Живи, Донбасс! (Лазарчук, Байкалов) - страница 68

Но вот сына нет. И толку от той справедливости-то?

Старик вздохнул и перевёл взгляд на соседский дом, слепящий яркими красками. Как же нелепо он смотрелся посреди всей этой серой, выцветшей разрухи! И не радость в душе вызывал, а жалость и раздражение.

— Иркину семью всю положило… — сказал он тяжело. — Вон пару месяцев как, ага, в августе дело было. Она тогда в город поехала, а они все дома остались. Приезжает — и никого уже… Вот с тех пор и замкнулась в себе. Собирали ребятки её мужа и сыновей, что от них осталось-то, а она в саду копается да с собой о чём-то болтает. С глузду совсем баба поехала. Хотели и её тоже в город забрать, в больницу, а она отказалась, дралась. У неё ведь теперь всё хорошо, назло войне этой, смертям… Она не здесь. И никто её сломать не сможет, никакими обстрелами! Так-то, парень. Да только… Иногда лучше помнить. Всех помнить, чтобы счёт предъявить, когда придёт время. Эй, Ирка!

Женщина оторвалась от розового куста и недоумённо подняла взгляд. На её губах застыла лёгкая улыбка, а глаза были счастливыми, ясными, но какими-то пустыми. И чёрт его знает, что она там видела, но явно не их двоих.

— Здравствуйте, — неуверенно крикнул солдатик.

Женщина, чуть склонив голову набок, взглянула на него; несколько мучительно долгих, неловких секунд она просто стояла и смотрела, а затем вновь сосредоточилась на поливке. Лепестки роз казались бархатными, а лежащие на них капли — гранёными бриллиантами.

— Ось, сам видишь…

Его речь прервал отдалённый грохот — грохот, который ни с чем иным не спутаешь. Оба мужчины на мгновение застыли на месте, точно застигнутые охотником олени. Звук прокатился по всему их телу, от макушки до кончиков пальцев, и ушёл вибрацией в землю. Парень ощутил, как сердце рванулось из грудной клетки, дёрнулось и словно оторвалось.

И на всё это ушла ровно секунда — такая длинная и такая томительная. Оба почти с алчностью ожидали следующего звука — и дождались. Следующий взрыв раздался куда ближе.

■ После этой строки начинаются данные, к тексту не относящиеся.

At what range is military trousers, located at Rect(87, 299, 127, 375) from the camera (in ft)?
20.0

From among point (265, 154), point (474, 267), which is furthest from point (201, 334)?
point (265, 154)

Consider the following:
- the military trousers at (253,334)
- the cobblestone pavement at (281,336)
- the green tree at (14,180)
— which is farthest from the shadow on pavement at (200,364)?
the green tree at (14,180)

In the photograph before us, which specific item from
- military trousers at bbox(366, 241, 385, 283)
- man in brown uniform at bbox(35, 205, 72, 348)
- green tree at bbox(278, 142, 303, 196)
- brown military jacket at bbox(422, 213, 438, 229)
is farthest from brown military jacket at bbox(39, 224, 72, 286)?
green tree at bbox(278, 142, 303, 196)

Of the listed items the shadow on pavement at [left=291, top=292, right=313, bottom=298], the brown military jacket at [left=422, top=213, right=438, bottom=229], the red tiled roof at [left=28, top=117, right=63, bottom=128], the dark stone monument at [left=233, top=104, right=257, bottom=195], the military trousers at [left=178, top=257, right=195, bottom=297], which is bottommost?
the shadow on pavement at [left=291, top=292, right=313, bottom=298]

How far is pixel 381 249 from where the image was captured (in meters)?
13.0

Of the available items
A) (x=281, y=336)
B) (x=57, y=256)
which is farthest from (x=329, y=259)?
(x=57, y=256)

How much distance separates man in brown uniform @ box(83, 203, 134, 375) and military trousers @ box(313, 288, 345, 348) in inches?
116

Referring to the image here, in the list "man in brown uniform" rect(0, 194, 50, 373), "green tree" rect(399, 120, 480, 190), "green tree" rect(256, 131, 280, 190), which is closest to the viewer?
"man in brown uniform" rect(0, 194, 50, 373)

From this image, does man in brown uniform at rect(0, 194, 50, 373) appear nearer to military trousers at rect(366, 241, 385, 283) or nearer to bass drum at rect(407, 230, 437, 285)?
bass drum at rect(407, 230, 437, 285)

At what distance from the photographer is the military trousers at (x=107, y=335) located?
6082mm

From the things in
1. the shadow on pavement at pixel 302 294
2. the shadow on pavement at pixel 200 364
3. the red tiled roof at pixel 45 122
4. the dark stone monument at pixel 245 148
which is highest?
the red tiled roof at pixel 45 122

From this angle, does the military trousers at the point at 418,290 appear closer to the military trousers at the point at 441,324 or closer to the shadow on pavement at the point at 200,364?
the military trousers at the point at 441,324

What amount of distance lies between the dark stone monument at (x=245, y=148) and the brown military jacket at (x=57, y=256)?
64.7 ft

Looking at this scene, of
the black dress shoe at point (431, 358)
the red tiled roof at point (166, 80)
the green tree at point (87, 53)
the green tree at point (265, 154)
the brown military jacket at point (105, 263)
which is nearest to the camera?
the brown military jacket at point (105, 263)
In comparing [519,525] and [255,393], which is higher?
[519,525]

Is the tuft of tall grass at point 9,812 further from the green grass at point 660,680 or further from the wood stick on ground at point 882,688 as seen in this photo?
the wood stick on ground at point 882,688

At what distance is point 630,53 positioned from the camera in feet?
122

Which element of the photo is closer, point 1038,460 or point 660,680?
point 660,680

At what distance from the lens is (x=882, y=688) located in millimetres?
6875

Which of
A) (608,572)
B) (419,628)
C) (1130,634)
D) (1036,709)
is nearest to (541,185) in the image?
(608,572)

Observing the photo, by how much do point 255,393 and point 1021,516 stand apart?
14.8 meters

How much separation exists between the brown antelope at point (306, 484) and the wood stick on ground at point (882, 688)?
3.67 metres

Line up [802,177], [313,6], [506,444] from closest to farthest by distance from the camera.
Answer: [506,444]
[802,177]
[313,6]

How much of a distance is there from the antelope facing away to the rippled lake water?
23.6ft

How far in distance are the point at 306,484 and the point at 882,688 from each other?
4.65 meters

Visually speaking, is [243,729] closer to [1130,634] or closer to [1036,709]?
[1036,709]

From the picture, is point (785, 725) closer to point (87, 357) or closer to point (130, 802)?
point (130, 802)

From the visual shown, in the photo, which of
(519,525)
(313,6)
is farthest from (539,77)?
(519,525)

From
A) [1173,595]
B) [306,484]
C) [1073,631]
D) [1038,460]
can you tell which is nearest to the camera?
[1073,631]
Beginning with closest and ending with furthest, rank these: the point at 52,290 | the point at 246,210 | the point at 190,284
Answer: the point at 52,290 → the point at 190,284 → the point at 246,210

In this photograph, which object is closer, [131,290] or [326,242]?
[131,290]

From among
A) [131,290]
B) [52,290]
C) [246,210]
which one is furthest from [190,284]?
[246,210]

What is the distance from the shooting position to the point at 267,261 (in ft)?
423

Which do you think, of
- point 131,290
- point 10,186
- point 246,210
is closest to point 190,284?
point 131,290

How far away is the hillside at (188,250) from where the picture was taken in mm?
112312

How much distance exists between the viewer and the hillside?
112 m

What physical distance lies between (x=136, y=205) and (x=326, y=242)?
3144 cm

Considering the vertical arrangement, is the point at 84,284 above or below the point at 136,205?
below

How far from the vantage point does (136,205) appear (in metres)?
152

— «Град»! — засуетился солдатик, но дед схватил его за плечо и толкнул внутрь калитки.

— В подвал! — скомандовал он зычным голосом и привычно рявкнул. — Бабка, стреляют!

Это были самые страшные мгновения — череда взрывов приближалась, ровно один в секунду, и каждый следующий был всё ближе и ближе… и вот ты понимал, чувствовал всем своим телом, что следующий снаряд — он упадёт прямо на тебя, и прятаться некуда. И тогда наступал момент парализующей паники — чувство, которое невозможно описать тому, кто его никогда не ощущал.

Старик и юноша рванули во двор и понеслись к погребу. В спину им грохотали приближающиеся «градины»: взрыв — один шаг, взрыв — ещё один, взрыв — а до погреба оставалось ещё несколько метров…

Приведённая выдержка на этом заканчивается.